Тень досады пробежала по лицу Леонарда, но она мгновенно исчезла, как только Розамонда снова взяла его за руку и повела к дивану. Он тихо привлек ее к себе, поцеловал в щеку и сказал:

— Да, твоя правда, Розамонда. Единственный друг, не изменяющий мне в моей слепоте, — это моя жена.

Заметив, что Леонарду взгрустнулось и угадав инстинктом женской привязанности, что он задумался о тех днях, когда еще наслаждался чувством зрения, Розамонда поспешила снова повернуть разговор на Миртовую комнату.

— Что теперь осматривать, мой милый? — спросила она. — Шкаф мы осмотрели, со столом надо повременить; нет ли еще здесь какой-нибудь мебели с ящиками?

Она с недоумением огляделась вокруг себя, потом пошла опять в ту часть комнаты, где стоял камин.

— Лэнни, проходя только что с тобою, я заметила здесь еще кое-что, — сказала она, приближаясь к стороне камина, противоположной той, где стоял письменный стол.

Она взглянула пристальнее и открыла в темном углу, в тени, падавшей от камина, маленький столик, сделанный из черного дерева, — самая невзрачная и бедная вещь, которая только была в комнате.
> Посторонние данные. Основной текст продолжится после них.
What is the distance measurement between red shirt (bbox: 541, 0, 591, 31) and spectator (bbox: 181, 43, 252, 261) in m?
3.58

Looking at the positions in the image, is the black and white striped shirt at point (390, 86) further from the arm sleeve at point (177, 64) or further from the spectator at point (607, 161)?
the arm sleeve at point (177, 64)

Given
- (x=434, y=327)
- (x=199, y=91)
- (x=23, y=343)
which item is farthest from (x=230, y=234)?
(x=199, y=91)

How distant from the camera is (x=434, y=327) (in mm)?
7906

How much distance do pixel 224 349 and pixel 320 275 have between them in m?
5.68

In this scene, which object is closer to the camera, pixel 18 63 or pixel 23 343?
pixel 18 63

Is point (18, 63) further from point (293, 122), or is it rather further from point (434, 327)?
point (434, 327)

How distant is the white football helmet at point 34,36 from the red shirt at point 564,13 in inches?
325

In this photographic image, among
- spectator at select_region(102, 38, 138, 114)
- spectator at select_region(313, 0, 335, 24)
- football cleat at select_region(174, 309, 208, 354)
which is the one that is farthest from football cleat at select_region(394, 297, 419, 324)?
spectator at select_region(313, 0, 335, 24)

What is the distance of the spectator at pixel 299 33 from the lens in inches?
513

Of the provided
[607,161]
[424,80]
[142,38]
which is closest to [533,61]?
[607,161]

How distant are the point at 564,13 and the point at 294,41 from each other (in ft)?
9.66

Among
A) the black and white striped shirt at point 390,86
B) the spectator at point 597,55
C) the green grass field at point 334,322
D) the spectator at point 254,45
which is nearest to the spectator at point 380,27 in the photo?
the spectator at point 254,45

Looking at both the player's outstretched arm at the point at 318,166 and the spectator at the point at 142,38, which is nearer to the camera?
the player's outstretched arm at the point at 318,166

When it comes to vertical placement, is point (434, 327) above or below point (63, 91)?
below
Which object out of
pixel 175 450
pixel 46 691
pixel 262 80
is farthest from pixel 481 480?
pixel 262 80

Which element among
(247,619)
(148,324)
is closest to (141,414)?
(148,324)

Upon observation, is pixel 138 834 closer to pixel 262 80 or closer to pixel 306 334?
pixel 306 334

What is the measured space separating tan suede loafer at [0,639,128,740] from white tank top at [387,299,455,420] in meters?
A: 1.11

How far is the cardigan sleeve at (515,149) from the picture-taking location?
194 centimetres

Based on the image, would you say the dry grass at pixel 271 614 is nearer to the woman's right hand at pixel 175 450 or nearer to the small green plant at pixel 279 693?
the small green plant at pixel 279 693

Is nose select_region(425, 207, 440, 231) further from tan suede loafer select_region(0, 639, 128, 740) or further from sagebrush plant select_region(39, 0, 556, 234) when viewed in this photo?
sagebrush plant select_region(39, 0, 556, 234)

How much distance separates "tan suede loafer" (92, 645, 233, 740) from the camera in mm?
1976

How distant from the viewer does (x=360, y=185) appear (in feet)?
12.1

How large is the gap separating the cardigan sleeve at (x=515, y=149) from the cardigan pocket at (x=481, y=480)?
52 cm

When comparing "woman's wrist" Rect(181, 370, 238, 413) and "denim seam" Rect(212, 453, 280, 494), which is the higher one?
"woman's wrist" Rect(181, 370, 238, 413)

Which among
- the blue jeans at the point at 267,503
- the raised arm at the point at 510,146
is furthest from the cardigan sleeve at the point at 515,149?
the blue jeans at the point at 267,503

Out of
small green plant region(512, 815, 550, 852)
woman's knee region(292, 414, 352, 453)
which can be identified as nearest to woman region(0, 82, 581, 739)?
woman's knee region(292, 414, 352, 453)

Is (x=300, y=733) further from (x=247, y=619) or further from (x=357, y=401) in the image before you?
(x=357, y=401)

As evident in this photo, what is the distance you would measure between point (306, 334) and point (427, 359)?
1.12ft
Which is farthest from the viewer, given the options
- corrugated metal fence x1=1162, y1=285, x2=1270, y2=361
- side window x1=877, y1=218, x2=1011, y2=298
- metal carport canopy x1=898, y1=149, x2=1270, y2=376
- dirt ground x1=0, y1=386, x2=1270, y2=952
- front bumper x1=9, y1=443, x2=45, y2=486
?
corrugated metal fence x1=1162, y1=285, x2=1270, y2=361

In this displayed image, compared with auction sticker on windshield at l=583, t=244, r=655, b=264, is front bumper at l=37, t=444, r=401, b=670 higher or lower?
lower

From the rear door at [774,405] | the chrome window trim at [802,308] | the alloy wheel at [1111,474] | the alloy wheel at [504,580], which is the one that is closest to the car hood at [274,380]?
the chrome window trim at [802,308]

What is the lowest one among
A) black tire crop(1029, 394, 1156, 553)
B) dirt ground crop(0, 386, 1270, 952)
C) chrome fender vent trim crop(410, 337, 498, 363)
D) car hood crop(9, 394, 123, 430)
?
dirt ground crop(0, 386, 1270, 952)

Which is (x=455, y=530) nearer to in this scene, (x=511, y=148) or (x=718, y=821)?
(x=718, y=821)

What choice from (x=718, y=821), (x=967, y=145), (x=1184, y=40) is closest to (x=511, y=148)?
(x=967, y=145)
Розамонда ногой толкнула его к свету; столик с треском покатился вперед на тяжелых, старомодных колесах.

— Лэнни, я нашла один стол, — сказала молодая женщина, — это ничтожная, бедная вещь, брошенная в углу. Я выдвинула его к свету и нашла в нем ящик. — Потом, замолчав на минуту, попробовала выдвинуть ящик, но он не поддавался.

— Еще замок! — вскричала она с досадой. — Даже этот ничтожный столик — и тот против нас!

И Розамонда сердито толкнула его рукою. Столик покачнулся на непрочных ножках и упал на пол, но так тяжело, как упала бы вещь вдвое больше его, упал с шумом, который раздался по всей комнате и который эхо пустой комнаты повторило несколько раз.